We know mouth breathing is detrimental to jaw development and can cause bad bites too. What else causes patients to mouth breathe?
- Enlarged tonsils
- Thumbsucking habits
Signs of Orofacial Myofunctional Disorders
Orofacial myofunctional disorders often result in tongue thrust, which impacts proper swallowing and can alter speech patterns. Referring to the act of pushing the tongue against or between the teeth while swallowing, tongue thrust can cause abnormal muscle development, which may make sound articulation very difficult. Unusual speech patterns or difficulties speaking at all are common signs of OMD.
orofacial myofunctional disorders may cause a tightening of cheeks, chin, and lips, resulting in a grimaced appearance. They may also result in a permanent space between the lips that can produce a dull or sluggish appearance.
Orofacial myofunctional disorders increase the risk of TMJ symptoms such as chronic headaches, pain and swelling in the jaw, neck and backache, and serious systemic health issues including digestive problems and changes in posture. Oral health issues such as gum disease and cavities may also be exacerbated by OMD.
Orofacial Myofunctional Therapy
Houston neuromuscular dentist Dr. Ronald Konig offers myofunctional therapy for the treatment of orofacial myofunctional disorder. Exact treatment methods are dependent on the cause, duration, and severity of each case, but may include:
- Exercises to increase awareness of tongue positioning
- Techniques to improve muscle function and position
- Orthotic devices to help retrain muscles
Dr. Konig takes a multidisciplinary approach when treating issues with facial muscles such as TMJ and OMD. The best way to determine which techniques will be of the greatest benefit to you is through an examination and treatment consultation with Dr. Konig.

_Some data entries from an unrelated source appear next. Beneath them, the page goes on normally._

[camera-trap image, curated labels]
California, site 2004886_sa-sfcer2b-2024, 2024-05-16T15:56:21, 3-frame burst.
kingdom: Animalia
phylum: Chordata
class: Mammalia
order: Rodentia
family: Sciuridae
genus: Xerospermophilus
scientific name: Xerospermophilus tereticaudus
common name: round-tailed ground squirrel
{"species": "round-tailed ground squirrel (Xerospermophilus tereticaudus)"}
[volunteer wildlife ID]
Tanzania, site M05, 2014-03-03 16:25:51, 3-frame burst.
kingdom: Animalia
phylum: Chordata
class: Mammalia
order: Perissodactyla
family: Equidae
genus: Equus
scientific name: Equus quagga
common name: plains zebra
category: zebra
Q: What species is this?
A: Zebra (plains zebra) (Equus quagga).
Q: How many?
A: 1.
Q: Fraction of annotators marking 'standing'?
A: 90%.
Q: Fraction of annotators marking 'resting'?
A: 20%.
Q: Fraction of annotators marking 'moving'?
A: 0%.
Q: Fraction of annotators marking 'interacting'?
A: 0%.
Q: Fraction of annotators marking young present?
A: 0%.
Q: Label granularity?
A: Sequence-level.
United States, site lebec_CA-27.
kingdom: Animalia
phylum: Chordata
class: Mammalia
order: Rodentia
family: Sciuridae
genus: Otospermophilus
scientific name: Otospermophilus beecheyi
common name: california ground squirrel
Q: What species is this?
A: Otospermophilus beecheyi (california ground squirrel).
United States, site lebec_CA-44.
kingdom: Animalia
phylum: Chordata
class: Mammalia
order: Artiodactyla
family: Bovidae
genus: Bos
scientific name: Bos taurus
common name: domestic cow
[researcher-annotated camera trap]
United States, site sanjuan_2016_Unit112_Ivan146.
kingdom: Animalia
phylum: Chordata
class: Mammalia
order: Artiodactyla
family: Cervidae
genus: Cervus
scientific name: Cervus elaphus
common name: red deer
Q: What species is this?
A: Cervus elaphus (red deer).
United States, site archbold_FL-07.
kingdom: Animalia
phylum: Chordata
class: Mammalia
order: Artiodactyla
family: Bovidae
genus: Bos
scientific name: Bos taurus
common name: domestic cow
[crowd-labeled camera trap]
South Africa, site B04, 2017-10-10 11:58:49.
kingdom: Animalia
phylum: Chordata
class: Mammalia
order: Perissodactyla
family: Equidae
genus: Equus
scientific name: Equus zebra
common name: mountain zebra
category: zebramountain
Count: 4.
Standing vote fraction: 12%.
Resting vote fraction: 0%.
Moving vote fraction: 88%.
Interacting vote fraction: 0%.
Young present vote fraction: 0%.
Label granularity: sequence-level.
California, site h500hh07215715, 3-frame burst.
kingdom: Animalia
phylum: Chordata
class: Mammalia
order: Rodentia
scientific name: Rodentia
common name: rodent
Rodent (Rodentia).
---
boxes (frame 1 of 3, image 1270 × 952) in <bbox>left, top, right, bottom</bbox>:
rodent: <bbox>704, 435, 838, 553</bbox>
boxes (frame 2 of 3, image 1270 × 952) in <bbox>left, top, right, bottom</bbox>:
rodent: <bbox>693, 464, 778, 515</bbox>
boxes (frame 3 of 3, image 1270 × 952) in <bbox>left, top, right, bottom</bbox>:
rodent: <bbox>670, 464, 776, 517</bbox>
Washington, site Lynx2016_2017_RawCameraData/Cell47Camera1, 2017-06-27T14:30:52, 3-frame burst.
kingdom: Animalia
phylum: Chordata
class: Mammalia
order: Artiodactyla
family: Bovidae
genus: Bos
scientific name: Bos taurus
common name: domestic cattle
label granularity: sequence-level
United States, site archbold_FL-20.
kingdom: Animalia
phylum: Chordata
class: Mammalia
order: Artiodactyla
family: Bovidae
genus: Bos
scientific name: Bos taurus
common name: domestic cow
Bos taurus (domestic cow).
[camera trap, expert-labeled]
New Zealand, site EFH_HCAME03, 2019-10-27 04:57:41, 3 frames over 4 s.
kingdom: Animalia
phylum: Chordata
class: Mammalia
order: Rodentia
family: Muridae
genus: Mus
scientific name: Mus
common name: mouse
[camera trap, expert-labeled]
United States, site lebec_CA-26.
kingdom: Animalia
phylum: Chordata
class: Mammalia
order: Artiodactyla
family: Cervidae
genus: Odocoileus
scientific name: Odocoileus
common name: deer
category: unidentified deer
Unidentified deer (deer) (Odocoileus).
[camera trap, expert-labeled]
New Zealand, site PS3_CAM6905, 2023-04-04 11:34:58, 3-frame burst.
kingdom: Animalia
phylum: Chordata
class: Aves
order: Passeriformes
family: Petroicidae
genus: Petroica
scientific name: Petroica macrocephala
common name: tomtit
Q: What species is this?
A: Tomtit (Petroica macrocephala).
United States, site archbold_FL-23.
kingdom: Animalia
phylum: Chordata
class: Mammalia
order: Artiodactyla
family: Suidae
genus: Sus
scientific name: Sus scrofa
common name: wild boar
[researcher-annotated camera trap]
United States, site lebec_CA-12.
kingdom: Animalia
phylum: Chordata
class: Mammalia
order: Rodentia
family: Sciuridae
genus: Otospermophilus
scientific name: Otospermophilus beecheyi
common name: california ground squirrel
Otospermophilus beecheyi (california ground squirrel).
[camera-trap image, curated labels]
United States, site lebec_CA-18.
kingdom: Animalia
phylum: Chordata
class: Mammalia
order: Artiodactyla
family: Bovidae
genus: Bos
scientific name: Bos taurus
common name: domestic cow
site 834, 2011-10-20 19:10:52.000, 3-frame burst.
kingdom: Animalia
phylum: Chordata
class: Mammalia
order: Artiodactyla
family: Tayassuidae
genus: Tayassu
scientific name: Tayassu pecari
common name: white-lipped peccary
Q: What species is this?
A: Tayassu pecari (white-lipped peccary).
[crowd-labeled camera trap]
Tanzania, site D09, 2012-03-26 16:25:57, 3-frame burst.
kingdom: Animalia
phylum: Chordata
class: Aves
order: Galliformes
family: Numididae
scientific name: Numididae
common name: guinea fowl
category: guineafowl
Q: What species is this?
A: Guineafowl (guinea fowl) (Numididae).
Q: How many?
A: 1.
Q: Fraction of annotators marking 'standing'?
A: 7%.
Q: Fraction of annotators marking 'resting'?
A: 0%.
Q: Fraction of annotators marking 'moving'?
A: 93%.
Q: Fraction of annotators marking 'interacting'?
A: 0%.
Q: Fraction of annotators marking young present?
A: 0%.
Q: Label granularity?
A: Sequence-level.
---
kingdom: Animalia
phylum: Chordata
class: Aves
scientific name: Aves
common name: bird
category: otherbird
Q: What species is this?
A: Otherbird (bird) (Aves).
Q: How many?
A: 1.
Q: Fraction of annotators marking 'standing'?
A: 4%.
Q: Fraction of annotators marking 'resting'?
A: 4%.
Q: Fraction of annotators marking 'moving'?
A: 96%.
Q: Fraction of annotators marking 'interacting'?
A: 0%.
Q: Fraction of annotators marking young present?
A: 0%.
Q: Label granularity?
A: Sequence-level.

OMT is an interdisciplinary practice that works with the muscles of the lips, tongue, cheeks, and face and their related functions. Some of the functions are breathing, swallowing, chewing, sucking, and some aspects of speech.
From young children to adults, MFT can help those who have Myofunctional disorders such as aberrant alterations in breathing, swallowing, sucking, chewing, and speech. These aberrant functions pertain to lips , tongue, cheeks, and facial muscles which can lead to overbites, underbites, open bites as well as TMJ pain.
Over time, correct tongue placement can expand the palate, prevent crowding or further crowding of the teeth, and open sinuses which can benefit those with snoring or sleep apnea issues.